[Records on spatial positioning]
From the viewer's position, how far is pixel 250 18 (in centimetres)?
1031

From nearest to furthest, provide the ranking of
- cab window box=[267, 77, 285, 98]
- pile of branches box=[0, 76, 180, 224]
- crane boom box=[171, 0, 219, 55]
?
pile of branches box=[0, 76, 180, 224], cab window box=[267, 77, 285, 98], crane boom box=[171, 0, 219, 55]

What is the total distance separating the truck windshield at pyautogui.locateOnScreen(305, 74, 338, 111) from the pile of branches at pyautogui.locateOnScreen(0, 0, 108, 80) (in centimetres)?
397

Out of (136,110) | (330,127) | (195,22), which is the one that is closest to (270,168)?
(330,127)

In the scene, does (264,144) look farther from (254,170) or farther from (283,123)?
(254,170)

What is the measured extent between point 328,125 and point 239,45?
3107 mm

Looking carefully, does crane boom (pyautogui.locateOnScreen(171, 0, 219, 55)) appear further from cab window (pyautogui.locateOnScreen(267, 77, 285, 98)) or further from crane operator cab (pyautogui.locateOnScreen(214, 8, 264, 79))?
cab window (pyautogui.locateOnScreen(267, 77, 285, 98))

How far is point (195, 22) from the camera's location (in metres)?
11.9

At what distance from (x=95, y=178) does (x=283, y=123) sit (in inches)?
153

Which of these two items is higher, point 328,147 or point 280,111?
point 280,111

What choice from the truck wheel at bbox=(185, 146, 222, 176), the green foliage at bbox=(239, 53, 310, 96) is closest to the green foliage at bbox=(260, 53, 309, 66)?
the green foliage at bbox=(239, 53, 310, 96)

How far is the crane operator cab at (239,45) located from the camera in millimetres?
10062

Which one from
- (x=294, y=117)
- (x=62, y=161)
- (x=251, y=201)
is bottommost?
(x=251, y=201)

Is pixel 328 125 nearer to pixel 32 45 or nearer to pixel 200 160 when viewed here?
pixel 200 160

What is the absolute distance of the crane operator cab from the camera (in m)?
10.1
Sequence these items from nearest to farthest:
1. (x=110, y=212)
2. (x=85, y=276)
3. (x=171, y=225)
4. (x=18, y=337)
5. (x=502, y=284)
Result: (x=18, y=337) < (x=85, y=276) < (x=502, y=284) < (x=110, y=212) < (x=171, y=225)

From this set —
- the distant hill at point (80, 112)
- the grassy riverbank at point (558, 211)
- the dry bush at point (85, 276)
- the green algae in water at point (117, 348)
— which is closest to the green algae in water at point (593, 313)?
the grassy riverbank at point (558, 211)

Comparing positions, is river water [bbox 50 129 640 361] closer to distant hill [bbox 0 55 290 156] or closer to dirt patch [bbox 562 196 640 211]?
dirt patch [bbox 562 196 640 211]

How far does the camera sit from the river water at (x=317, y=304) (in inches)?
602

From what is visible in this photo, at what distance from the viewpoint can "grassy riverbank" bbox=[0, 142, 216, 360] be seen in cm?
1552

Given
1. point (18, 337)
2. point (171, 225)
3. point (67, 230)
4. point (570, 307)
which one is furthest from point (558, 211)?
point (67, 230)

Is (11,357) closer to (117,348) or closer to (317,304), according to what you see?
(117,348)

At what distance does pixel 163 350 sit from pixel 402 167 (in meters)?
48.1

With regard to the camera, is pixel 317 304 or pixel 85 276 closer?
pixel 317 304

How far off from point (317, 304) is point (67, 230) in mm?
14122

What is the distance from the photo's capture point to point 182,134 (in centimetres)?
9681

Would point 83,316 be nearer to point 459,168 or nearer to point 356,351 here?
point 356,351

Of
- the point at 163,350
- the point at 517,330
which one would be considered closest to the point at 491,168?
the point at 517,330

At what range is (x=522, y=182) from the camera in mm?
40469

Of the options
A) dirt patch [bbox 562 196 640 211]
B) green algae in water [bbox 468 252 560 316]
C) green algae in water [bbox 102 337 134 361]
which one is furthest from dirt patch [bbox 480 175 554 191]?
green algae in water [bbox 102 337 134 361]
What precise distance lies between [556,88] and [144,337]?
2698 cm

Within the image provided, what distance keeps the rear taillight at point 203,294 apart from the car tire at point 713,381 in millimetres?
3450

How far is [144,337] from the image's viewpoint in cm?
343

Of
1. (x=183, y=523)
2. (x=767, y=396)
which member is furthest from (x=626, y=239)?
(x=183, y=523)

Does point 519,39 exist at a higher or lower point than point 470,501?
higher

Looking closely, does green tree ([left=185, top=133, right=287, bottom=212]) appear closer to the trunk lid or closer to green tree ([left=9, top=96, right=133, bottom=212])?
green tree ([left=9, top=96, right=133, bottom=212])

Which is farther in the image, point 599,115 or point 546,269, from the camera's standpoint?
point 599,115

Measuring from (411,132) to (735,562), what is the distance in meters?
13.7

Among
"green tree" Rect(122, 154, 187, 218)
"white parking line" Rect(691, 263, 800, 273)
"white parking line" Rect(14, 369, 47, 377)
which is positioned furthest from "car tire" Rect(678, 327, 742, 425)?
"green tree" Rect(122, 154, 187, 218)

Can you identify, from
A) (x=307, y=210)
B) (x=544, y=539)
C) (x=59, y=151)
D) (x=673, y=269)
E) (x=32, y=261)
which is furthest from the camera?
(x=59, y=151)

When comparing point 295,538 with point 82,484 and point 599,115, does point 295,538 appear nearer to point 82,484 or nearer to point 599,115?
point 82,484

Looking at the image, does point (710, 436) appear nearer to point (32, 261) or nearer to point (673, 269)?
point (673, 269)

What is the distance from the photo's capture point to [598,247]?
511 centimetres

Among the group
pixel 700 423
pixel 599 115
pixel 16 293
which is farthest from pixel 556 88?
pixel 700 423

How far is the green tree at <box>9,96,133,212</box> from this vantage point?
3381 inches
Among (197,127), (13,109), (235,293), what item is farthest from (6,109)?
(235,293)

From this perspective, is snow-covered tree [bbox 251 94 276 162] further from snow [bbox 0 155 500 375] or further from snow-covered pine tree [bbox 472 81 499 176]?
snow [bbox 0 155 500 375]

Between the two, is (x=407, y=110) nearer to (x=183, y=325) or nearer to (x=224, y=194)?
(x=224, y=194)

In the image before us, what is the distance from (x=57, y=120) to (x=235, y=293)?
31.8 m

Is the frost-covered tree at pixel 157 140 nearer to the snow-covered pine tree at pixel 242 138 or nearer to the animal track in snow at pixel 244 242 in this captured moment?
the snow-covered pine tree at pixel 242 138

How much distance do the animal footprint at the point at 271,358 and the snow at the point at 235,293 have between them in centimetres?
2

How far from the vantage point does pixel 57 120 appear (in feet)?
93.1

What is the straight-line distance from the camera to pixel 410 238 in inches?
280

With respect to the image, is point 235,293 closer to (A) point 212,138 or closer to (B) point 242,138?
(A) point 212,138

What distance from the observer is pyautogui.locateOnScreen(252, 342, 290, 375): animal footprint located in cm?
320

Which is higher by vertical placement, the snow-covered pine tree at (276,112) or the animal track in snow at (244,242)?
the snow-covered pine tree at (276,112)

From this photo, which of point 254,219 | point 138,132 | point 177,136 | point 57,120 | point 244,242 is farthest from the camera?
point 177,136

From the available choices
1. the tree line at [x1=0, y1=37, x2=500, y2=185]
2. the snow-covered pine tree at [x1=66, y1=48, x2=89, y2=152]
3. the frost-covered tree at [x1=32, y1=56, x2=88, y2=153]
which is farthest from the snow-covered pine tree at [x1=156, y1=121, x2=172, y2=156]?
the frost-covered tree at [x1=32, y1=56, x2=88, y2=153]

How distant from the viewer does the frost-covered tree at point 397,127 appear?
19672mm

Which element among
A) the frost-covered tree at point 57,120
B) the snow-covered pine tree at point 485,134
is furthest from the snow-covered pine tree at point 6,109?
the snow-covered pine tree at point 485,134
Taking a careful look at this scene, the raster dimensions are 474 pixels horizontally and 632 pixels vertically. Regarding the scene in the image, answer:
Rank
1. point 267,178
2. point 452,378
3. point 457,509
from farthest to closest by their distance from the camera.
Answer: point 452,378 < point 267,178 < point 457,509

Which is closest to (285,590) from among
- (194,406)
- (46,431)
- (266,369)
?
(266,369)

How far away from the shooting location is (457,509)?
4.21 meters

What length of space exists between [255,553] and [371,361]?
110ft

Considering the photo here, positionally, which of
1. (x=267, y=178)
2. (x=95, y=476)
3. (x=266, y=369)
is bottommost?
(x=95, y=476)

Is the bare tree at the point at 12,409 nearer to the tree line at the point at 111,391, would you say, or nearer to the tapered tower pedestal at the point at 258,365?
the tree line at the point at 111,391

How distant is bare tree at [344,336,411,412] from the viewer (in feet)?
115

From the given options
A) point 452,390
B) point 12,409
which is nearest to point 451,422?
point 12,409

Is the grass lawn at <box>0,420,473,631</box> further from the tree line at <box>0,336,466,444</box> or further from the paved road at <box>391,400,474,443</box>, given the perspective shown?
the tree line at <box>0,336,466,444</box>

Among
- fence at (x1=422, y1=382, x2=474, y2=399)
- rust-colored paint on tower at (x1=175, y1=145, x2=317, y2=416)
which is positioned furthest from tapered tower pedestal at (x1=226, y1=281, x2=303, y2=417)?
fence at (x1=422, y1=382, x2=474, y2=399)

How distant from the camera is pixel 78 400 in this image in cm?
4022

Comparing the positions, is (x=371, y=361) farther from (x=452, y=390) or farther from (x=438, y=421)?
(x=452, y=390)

_SHORT EXERCISE_
Return verbatim the lines of the records from the line containing "Can you identify, from" through the line containing "511 centimetres", both of those lines included.

_SOLUTION TO THE PROBLEM_
Can you identify, from
A) (x=307, y=210)
B) (x=544, y=539)
C) (x=59, y=151)
D) (x=673, y=269)
E) (x=32, y=261)
which is furthest from the camera?
(x=59, y=151)

When comparing point 295,538 with point 82,484 and point 599,115, does point 295,538 appear nearer to point 82,484 or nearer to point 599,115?
point 82,484

Looking at the image, does point (710, 436) appear nearer to point (32, 261) or nearer to point (673, 269)?
point (673, 269)

What is the distance from the photo's capture point to [598,247]?
511 centimetres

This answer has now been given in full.